A third dose of COVID-19 vaccine sparked the desired immune response for a substantial proportion of transplant patients but still left some unprotected, a French series showed.
Among the first 101 consecutive solid-organ transplant recipients treated after French regulators recommended a third dose for immunosuppressed patients, the proportion with antibodies went from 40% before that dose to 68% 4 weeks after it.
For those seronegative for antibodies before the third dose, 44% were seropositive 4 weeks after that dose (26 of 59), Nassim Kamar, MD, PhD, of Toulouse University Hospital in France, and colleagues reported in a research letter in the New England Journal of Medicine.
Patients who still didn’t have an antibody response tended to be older and to have lower immune cell counts and poorer kidney function than patients who had an antibody response.
No patients lost seropositivity with the third dose or had a serious adverse event or an acute organ rejection episode.
“I think this is a nice confirmation of what we found,” said Dorry Segev, MD, PhD, of Johns Hopkins University in Baltimore, citing the series his group recently reported in the Annals of Internal Medicine.

☆ ☆ ☆ ☆

**Task 1**:
Answer these questions about the article on third COVID-19 vaccine doses in transplant patients:
(a) What percentage of the 101 recipients had antibodies before the third dose?
(b) At which hospital does Nassim Kamar work?
(c) In which journal did Dorry Segev's group report its series?
**Task 2**: Carry on the article about third COVID-19 vaccine doses in transplant recipients, starting after its last sentence.

**Material supplied**:
☆ ☆ ☆ ☆

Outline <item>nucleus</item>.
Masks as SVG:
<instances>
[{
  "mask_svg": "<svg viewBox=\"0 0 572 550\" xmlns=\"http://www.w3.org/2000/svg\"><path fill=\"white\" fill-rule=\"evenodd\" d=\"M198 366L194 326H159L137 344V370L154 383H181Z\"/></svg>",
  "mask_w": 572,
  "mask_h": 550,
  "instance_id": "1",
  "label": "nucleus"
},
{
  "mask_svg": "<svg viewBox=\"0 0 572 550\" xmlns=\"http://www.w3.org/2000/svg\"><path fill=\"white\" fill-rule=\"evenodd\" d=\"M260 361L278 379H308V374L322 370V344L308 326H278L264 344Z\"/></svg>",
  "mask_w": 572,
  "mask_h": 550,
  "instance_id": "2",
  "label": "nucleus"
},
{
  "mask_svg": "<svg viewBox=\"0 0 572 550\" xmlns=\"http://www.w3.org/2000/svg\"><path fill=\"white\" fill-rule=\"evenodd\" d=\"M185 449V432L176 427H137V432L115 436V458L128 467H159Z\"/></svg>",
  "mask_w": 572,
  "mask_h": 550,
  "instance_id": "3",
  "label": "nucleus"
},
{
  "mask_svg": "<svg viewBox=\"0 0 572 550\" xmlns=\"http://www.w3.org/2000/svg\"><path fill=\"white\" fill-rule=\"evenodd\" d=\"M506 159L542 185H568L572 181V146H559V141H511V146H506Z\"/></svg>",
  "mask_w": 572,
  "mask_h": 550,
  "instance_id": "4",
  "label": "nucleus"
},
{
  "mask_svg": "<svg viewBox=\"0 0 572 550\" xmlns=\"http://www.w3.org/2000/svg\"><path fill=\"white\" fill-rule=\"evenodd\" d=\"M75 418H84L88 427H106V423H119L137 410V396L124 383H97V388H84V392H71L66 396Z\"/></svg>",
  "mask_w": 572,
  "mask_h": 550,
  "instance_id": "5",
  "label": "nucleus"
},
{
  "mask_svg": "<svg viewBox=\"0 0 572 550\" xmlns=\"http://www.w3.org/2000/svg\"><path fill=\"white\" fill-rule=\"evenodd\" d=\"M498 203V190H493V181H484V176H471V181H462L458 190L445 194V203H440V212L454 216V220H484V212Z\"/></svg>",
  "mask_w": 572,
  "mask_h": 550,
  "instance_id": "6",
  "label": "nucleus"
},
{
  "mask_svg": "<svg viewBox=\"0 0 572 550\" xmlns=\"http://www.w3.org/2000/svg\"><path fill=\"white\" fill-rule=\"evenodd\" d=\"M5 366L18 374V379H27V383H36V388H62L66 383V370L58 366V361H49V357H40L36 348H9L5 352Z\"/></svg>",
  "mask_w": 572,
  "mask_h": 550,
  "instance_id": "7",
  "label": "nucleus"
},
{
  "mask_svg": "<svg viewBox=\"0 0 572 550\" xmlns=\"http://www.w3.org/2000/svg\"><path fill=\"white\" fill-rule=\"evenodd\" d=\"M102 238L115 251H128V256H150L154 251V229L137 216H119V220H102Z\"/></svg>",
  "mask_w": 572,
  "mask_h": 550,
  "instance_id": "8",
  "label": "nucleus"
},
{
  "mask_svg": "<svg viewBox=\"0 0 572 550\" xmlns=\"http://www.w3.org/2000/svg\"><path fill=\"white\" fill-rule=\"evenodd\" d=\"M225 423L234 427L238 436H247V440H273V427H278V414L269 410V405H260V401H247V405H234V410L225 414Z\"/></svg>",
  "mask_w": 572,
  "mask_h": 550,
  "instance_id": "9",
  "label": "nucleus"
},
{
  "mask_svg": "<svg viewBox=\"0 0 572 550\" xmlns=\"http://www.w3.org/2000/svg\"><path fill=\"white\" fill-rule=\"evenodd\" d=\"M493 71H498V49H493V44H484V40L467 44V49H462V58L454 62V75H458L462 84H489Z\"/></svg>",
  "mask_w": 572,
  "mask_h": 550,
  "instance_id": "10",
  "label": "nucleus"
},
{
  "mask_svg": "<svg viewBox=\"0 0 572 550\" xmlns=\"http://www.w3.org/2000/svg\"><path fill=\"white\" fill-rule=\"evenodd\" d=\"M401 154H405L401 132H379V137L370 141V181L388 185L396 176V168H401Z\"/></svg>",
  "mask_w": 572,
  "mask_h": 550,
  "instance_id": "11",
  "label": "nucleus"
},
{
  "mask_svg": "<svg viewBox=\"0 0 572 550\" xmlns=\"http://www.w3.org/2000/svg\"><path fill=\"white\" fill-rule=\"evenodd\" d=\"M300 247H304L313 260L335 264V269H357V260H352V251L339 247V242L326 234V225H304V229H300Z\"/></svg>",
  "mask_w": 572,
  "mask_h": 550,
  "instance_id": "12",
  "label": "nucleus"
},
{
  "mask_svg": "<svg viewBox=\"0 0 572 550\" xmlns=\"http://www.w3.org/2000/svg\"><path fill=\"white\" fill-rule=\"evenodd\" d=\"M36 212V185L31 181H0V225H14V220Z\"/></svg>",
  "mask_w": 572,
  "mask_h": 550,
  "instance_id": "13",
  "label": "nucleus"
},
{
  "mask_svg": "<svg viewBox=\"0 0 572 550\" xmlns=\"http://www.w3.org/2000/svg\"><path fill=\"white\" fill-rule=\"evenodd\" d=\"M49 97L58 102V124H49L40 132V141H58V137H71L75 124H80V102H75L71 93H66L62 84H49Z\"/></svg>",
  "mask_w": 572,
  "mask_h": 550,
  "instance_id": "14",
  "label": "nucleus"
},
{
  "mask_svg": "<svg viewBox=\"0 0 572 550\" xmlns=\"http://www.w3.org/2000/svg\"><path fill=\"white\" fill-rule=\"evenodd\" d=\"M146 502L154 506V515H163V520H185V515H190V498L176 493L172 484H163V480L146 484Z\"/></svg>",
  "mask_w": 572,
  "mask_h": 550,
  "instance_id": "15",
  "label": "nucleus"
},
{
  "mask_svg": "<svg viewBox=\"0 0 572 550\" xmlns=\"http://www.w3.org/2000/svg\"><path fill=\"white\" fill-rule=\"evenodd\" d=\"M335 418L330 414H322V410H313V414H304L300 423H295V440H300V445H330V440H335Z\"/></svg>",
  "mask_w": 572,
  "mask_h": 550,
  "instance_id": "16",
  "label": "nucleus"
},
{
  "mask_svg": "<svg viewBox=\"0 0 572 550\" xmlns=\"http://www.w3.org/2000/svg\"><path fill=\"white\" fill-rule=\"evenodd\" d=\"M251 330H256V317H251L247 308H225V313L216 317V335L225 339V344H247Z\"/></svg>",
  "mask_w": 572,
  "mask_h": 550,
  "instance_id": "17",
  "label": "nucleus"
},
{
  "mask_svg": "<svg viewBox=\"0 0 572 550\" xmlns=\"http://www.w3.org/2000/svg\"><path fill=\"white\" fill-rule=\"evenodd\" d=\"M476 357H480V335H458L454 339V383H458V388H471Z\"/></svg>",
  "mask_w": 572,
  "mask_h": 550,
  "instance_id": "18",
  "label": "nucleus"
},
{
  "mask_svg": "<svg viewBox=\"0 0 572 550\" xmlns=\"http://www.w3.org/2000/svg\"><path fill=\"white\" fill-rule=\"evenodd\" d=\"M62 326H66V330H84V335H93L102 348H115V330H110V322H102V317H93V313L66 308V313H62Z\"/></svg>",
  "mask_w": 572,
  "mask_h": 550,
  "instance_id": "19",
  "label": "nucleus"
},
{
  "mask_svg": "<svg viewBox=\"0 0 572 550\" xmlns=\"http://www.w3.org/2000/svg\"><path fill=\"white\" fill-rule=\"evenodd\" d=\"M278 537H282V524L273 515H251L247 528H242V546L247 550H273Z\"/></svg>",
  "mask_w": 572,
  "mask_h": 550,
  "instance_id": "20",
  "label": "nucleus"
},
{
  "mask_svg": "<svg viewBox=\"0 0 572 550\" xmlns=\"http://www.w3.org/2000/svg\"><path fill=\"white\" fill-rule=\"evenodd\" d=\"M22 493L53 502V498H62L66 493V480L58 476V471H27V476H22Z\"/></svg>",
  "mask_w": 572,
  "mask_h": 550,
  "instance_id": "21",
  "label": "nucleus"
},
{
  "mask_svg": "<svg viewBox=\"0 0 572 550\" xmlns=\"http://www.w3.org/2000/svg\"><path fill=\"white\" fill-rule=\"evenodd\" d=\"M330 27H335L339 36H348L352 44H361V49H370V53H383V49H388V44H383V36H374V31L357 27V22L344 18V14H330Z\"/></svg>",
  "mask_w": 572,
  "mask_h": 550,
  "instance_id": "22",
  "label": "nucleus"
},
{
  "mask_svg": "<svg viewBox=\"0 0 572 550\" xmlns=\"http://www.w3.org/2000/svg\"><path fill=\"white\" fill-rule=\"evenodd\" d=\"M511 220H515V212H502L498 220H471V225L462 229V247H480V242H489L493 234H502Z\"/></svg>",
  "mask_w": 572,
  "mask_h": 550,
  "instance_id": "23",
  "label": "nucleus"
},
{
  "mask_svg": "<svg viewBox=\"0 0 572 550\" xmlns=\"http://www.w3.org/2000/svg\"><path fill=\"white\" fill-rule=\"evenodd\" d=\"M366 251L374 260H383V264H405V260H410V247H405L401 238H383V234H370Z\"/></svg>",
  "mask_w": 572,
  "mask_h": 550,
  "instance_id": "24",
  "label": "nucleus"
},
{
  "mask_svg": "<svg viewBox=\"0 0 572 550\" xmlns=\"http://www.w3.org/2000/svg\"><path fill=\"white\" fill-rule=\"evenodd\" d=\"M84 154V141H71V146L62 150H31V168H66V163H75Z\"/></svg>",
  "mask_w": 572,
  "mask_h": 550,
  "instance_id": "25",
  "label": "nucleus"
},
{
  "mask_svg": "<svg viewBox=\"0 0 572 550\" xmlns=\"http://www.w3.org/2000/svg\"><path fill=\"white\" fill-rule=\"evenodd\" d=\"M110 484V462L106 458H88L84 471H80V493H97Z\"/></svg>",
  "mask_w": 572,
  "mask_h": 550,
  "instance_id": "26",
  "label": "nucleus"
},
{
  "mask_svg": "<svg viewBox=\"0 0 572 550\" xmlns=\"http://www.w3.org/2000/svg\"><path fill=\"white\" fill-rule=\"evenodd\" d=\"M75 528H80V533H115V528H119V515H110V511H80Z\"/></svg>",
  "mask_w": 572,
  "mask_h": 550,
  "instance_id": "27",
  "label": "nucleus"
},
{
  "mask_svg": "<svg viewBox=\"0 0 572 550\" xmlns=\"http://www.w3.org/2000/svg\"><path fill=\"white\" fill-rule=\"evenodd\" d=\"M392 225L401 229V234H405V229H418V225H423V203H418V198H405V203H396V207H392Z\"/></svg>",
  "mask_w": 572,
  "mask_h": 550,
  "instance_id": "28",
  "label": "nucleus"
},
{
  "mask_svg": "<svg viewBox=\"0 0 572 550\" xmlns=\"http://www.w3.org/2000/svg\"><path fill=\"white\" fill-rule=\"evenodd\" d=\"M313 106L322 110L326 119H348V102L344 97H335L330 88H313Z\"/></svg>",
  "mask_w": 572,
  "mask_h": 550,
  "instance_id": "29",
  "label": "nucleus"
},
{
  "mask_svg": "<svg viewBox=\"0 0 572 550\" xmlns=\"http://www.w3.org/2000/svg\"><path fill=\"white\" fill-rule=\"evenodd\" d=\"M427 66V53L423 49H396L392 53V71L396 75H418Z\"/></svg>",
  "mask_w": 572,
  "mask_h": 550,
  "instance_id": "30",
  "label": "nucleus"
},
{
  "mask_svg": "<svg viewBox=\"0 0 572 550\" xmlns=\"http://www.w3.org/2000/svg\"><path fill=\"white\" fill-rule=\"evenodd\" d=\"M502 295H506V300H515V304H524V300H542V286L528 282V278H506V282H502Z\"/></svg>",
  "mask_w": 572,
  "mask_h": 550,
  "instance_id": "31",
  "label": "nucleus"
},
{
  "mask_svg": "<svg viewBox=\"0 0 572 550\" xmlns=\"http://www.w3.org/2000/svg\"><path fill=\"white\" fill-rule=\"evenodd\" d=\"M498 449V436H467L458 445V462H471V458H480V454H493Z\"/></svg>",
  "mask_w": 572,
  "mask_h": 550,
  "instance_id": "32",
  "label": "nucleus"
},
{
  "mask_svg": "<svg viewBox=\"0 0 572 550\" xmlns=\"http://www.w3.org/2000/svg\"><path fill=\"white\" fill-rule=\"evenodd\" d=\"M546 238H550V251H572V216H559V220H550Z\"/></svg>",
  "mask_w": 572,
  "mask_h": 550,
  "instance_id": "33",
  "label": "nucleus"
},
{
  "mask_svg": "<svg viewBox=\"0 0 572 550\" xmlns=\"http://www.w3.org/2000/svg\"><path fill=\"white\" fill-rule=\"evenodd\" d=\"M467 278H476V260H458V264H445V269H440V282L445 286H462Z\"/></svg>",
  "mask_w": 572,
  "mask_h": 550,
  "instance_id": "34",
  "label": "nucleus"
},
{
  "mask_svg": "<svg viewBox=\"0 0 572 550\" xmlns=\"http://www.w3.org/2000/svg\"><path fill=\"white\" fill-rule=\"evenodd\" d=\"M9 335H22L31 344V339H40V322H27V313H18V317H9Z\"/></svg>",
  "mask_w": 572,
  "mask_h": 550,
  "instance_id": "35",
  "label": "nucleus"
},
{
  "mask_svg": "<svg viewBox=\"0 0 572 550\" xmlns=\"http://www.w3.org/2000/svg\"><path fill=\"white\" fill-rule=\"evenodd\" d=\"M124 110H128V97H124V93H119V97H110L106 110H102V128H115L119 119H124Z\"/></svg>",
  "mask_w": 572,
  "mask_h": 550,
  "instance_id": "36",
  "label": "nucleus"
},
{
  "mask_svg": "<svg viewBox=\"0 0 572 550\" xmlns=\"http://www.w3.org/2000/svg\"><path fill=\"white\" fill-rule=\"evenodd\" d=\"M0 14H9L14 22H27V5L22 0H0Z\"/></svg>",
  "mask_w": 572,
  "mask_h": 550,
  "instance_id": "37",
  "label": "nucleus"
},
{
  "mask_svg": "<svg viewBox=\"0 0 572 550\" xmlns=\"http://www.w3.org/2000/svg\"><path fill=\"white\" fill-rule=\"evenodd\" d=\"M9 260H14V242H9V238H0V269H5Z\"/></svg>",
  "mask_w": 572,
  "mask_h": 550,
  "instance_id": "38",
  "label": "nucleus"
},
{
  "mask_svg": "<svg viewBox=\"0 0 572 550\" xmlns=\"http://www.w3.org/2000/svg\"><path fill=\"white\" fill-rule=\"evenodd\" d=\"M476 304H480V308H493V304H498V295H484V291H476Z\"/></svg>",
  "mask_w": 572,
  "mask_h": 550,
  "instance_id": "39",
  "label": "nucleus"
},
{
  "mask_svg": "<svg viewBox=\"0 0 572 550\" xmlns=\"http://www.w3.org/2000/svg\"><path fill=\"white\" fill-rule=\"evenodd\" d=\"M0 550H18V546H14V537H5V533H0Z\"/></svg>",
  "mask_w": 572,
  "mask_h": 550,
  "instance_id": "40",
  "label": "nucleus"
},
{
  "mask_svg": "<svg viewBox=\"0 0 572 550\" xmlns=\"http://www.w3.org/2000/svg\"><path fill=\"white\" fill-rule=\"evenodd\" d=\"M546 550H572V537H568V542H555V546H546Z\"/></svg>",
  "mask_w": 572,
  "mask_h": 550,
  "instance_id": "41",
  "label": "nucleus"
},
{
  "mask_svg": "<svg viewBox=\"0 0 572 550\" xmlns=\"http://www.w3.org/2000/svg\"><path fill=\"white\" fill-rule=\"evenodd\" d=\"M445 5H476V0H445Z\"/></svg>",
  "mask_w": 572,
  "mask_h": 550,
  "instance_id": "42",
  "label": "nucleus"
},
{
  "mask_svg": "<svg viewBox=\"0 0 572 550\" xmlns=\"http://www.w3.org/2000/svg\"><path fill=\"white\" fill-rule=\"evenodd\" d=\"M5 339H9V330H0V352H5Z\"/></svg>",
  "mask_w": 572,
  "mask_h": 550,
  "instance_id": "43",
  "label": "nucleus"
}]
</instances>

☆ ☆ ☆ ☆

**Task output 1**:
(a) 40%
(b) Toulouse University Hospital in France
(c) The Annals of Internal Medicine

**Task output 2**:
In that series of 30 U.S. patients with low or no antibodies after their second vaccine dose, the third dose was likewise safe and got all of the initially low-positive patients to high antibody titers and a third of the initially-negative patients to at least low-positive titers.
One of the patients in Segev’s series had a mild rejection episode 1 week after the third dose, although causality wasn’t clear.
“One major thing that is missing from the current evidence is risk to the transplanted organ in the context of the immune activation from the third dose — such as development of donor-specific antibodies or sub-clinical injury,” Segev told MedPage Today.
He argued that even this larger series from France shouldn’t spur routine third-dose vaccination for immunosuppressed patients. “Until we better understand the risks in addition to the benefits, approaches such as third doses are best studied under research protocols,” he said.
The French cohort comprised the first 101 consecutive solid-organ transplant recipients given three doses of the Pfizer COVID-19 vaccine under the French National Authority for Health’s recommendations. The group was dominated by kidney recipients (78), with an average of 8 years between transplant and vaccination. The first two vaccine doses were given 1 month apart, and the third dose was administered 61 days after the second dose.
In Segev’s study, patients had gotten standard two-dose mRNA vaccination and then the third dose was another mRNA vaccine dose for about half whereas the other half received the Johnson & Johnson adenovirus vaccine.
None of the patients in either series developed COVID-19 after their third dose, although the duration of follow-up remains limited.
What to do about persistently low or negative antibody levels after a third vaccine dose isn’t clear.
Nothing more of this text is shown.